Though I ought to have spent yesterday working on "Le Meneur des loups," I'd only slept about four hours, and there was no way in fuck that a coherent sentence was going to make it from my head onto paper. So, instead, we drove down to South County, to Moonstone Beach. We'd not visited Moonstone since May 12th of 2014, which seems very, very strange, given how often we went there during our first few years in Rhode Island. For a long time, it was "our" beach. And then, inexplicably, I fell out of love with the sea. Anyway, it was about 4 p.m. when we reached the shore. The sun was high and hot, despite a cool breeze. There were a few other people, all seeming various shades of bored and sun-addled. We didn't stay long, about half an hour. We likely spent two and a half hours driving, there and back (and there was back traffic heading back into Providence), for half an hour on the sand. Which is bullshit. But it was my fault we didn't stay longer. There are a few photographs, behind the cut:
View to the west.
View to the east (the Block Island Ferry is a white speck on the water).
There were piping plovers (Charadrius melodus melodus). This one kept dashing past were we were sitting.
...and there he goes again.

=== TO DO ===
A – Echo the Moonstone Beach post between "View to the east" and "we were sitting.", inclusive.
B – List each amount of time counted in hours in the Moonstone Beach post, along with what it measures.
C – According to the Moonstone Beach post, when had the pair last visited Moonstone before this trip?
You won't need the records for any of this.

=== Items in a dataset ===
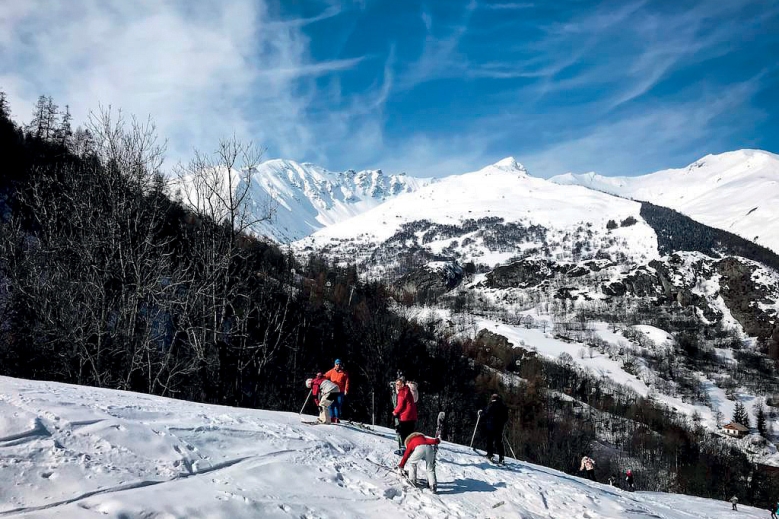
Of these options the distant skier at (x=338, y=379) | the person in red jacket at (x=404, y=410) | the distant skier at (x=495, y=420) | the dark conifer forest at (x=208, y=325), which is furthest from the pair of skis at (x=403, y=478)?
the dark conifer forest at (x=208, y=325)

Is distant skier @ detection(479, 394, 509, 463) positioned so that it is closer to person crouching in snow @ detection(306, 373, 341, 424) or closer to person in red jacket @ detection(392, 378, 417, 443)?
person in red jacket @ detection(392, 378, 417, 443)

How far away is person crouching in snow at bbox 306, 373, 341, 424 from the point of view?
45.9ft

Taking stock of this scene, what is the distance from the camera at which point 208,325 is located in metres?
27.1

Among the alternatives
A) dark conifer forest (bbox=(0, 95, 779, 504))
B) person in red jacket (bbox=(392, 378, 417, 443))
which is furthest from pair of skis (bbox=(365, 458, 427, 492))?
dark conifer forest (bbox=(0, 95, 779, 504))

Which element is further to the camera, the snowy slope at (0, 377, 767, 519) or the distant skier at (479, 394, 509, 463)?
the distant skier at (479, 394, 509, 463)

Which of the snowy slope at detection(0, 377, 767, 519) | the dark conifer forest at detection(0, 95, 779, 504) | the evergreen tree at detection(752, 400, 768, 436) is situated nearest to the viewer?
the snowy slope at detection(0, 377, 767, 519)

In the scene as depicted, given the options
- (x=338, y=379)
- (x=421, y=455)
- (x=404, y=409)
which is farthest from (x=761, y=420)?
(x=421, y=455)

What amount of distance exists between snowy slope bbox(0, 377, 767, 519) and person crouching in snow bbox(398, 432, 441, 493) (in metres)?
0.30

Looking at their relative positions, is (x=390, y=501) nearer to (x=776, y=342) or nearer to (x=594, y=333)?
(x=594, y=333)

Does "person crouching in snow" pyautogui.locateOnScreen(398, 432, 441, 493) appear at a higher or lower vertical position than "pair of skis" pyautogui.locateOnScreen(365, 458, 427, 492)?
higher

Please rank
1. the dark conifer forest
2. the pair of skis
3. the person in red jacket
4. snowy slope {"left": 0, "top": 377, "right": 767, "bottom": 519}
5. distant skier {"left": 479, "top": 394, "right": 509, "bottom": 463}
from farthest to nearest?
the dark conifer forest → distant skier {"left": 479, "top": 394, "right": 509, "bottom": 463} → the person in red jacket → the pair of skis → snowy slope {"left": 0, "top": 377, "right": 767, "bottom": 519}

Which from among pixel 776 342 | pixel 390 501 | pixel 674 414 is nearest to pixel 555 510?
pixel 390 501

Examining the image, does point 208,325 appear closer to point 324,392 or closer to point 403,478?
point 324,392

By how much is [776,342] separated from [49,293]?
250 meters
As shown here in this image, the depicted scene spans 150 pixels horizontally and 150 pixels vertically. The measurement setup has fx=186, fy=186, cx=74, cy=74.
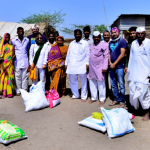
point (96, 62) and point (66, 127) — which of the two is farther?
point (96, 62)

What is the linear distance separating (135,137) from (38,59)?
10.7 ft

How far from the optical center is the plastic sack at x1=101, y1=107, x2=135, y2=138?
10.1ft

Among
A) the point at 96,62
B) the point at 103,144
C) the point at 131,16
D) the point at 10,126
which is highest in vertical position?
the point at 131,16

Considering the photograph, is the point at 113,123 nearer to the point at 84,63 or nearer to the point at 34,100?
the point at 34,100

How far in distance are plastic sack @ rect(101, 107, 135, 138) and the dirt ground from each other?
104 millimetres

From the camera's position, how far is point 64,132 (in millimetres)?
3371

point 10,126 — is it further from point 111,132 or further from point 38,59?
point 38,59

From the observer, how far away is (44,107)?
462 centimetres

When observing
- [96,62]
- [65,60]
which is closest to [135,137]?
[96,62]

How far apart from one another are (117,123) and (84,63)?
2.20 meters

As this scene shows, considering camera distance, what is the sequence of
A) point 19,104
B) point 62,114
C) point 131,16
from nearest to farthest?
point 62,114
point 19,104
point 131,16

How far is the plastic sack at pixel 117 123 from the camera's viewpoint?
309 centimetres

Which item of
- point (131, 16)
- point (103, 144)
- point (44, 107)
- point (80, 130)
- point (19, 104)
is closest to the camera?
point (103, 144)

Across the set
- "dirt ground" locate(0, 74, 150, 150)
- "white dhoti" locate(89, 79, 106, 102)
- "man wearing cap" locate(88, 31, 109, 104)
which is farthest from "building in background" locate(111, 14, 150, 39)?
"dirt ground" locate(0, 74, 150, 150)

=== TASK RESPONSES ===
A –
View to the east (the Block Island Ferry is a white speck on the water).
There were piping plovers (Charadrius melodus melodus). This one kept dashing past were we were sitting.

B –
About four hours: sleep the night before
About half an hour: time spent at the beach
About two and a half hours: driving there and back

C – May 12th of 2014